■ **Teks**:
•••

Thursday, December 5, 2013

Filled Under:

pemilihan umum

BAB I
PENDAHULUAN
1.1  Latar Belakang
Apakah demokrasi itu? Apakah negara ini sudah demokrasi? Pertanyaan ini selalu menghinggapi bangsa Indonesia ketika kita bicara istilah demokrasi. Ada pandangan produk dan atribut yang berkaitan dengan demokrasi sebagai produk luar negeri. Negara Indonesia sendiri tidak memiliki kejelasan yang tepat tentang demokrasi itu sendiri.
Jika melihat bentuk demokrasi dalam struktur pemerintahan Indonesia dari level negara, provinsi, kabupaten, hingga kecamatan hampir dapat dipastikan di level ini demokrasi hanya sampai pada proses pembuatan kebijakan, sementara jika mencari demokrasi yang berupa ciri khas yang dapat mewakili bahwa Negara indonesia mempunyai diri demokrasi tersendiri itu dapat dilihat di level desa. Bagaimana seperti ditulis almarhum Moh. Hatta bahwa,”Di desa-desa sistem yang demokrasi masih kuat dan hidup sehat sebagai bagian adat istiadat yang hakiki.” Dasarnya adalah pemilikan tanah yang komunal yaitu setiap orang yang merasa bahwa ia harus bertindak berdasarkan persetujuan bersama.
Struktur demokrasi yang hidup dalam diri bangsa Indonesia harus berdasarkan demokrasi asli yang berlaku di desa. Gambaran dari tulisan almarhum ini tidak lain dari pola-pola demokrasi tradisional yang dilambangkan oleh musyawarah dalam pencapaian keputusan dan gotong royong dalam pelaksanaan keputusannya tersebut.
Dari gambaran di atas, hal ini pula yang menginspirasi demokrasi pancasila yang selalu menjadi Kiblat negara kita dalam menapaki kehidupan berbangsa dan bernegara masih perlu ditelaah atau dikaji secara lebih dalam lagi.

•••

■ **Daftar tugas**:
1/ Tampilkan ulang secara persis bagian teks tentang demokrasi di Indonesia, mulai dari kata-kata yang memuat "Thursday, December 5, 2013" dan berhenti setelah "demokrasi itu sendiri.".
2/ Menurut teks tentang demokrasi di Indonesia, apa yang melambangkan pola demokrasi tradisional dalam pencapaian keputusan?
3/ Lanjutkan teks tentang demokrasi di Indonesia mulai dari kalimat terakhirnya.

■ **Cuplikan data**:
•••

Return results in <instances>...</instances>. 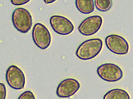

•••

■ **Daftar jawaban**:
1/
Thursday, December 5, 2013

Filled Under:

pemilihan umum

BAB I
PENDAHULUAN
1.1  Latar Belakang
Apakah demokrasi itu? Apakah negara ini sudah demokrasi? Pertanyaan ini selalu menghinggapi bangsa Indonesia ketika kita bicara istilah demokrasi. Ada pandangan produk dan atribut yang berkaitan dengan demokrasi sebagai produk luar negeri. Negara Indonesia sendiri tidak memiliki kejelasan yang tepat tentang demokrasi itu sendiri.

2/ Musyawarah.

3/
Demokrasi Pancasila adalah demokrasi yang dihayati oleh bangsa dan negara Indonesia yang dijiwai dan diintegrasikan oleh nilai-nilai luhur Pancasila yang tidak mungkin terlepas dari rasa kekeluargaan. Akan tetapi yang menjadi pandangan kita sekarang. Mengapa negara ini seperti mengalami sebuah kesulitan besar dalam melahirkan demokrasi. Banyak para ahli berpendapat bahwa demokrasi pancasila itu merupakan salah satu demokrasi yang mampu menjawab tantangan zaman karena semua kehidupan berkaitan erat dengan nilai luhur Pancasila. Dalam hal ini kita ambil saja salah satu ahli Nasional Prof. Dardji Darmodihardjo, S.H. beliau mempunyai Pandangan bahwa demokrasi Pancasila adalah paham demokrasi yang bersumber kepada kepribadian dan falsafah hidup bangsa Indonesia yang terwujudnya seperti dalam ketentuan-ketentuan pembukaan UUD 1945.
Lain hal lagi dengan Prof. dr. Drs. Notonegoro,S.H., belau mengatakan demokrasi pancasila adalah kerakyatan yang dipimpin oleh hikmat yang dipimpin oleh hikmat kebijaksanaan dalam permusyawaratan perwakilan yang berke-Tuhan-nan Yang Maha Esa, yang Berkepribadian Kemanusiaan yang Adil dan Beradab yang mempersatukan Indonesia dan yang berkedaulatan seluruh rakyat.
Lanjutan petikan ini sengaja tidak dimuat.